Aim of the exercise
Rewrite each of the records below, replacing "February" with "March" wherever it occurs and leaving everything else unchanged. Omit the pictures from your output.

---

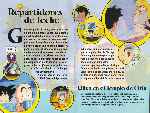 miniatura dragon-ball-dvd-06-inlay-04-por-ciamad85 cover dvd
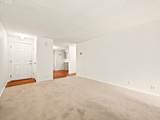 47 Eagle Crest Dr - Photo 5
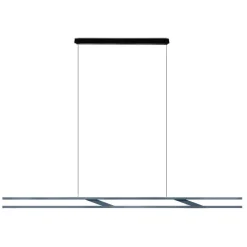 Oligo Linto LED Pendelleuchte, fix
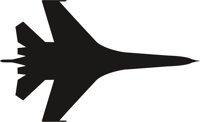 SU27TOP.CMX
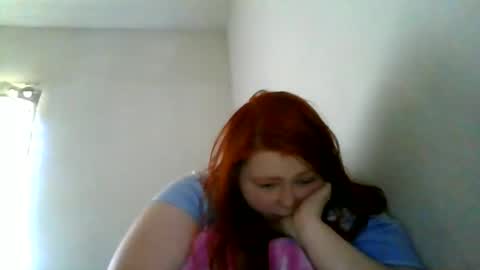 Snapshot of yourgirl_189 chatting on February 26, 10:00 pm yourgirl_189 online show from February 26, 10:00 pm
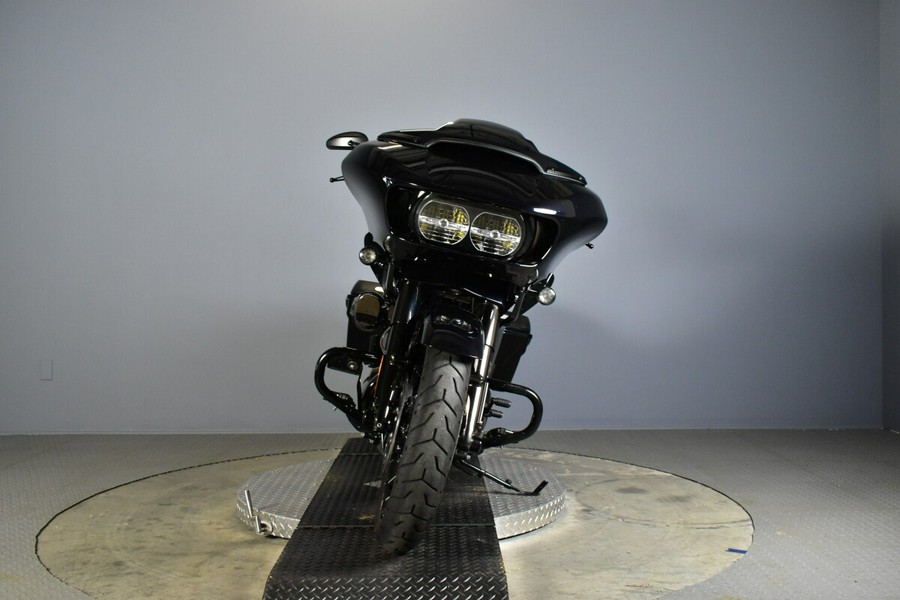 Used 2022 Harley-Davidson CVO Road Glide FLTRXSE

---

Answer
 miniatura dragon-ball-dvd-06-inlay-04-por-ciamad85 cover dvd
 47 Eagle Crest Dr - Photo 5
 Oligo Linto LED Pendelleuchte, fix
 SU27TOP.CMX
 Snapshot of yourgirl_189 chatting on March 26, 10:00 pm yourgirl_189 online show from March 26, 10:00 pm
 Used 2022 Harley-Davidson CVO Road Glide FLTRXSE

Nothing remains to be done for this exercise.